According to the apple storage text, for how many months can Braeburn apples be kept in controlled atmosphere?

(EXTRACTED TEXT):
·····

Apples can be preserved by short, medium or long-term
storage. Braeburn can turn brown inside during commercial long term storage, and it is usually not possible to tell whether an apple has the Braeburn browning disorder until a person bites or cuts into it. Apples respond dramatically to both temperature and atmosphere modification. Rapid temperature reduction and the exacting maintenance of low temperature close to the chilling point of the variety can provide good to medium quality product following 3 to 6 months of storage and in some cases longer. However, modern commercial warehouses couple
temperature management with controlled atmosphere (CA) for long-term storage of apples. Braeburn can be stored at 0 °C in the air for 3–4 months, and in CA for 8–10 months, with only a slight susceptibility to scalding although it is sensitive to carbon dioxide. The variety has a relatively impermeable skin, which restricts diffusion of gases into and out of the fruit, leading to high internal carbon dioxide concentrations.

The browning disorder seems worse in overmature fruit, fruit from lightly cropped trees, and large fruit, but it can show up on different trees in different years, and in some regions, but not others.

·····

(DATASET EXCERPTS):
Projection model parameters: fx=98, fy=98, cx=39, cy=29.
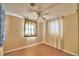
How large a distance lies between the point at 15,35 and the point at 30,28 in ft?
1.05

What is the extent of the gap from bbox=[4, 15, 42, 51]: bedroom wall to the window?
2.5 inches

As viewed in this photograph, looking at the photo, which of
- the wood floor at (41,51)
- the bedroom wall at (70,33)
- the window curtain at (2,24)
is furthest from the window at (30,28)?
the bedroom wall at (70,33)

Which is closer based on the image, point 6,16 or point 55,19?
point 6,16

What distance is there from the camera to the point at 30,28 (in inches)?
76.8

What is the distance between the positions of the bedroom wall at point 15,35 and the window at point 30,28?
0.21ft

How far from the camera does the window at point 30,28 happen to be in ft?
6.29

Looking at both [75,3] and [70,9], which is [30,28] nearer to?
[70,9]

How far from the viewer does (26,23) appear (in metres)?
1.91

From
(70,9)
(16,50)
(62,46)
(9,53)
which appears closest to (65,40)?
(62,46)

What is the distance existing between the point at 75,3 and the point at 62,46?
0.87m

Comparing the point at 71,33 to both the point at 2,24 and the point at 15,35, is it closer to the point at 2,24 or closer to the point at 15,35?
the point at 15,35

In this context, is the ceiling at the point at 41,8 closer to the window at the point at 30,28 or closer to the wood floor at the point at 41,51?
the window at the point at 30,28

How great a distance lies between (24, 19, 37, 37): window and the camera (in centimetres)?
192

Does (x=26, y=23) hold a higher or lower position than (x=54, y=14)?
lower
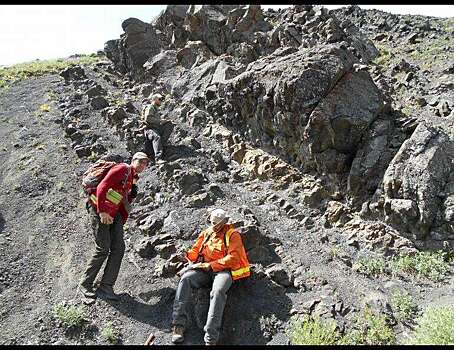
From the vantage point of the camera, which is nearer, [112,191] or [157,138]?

·····

(WRITTEN SOLUTION): 8–10 months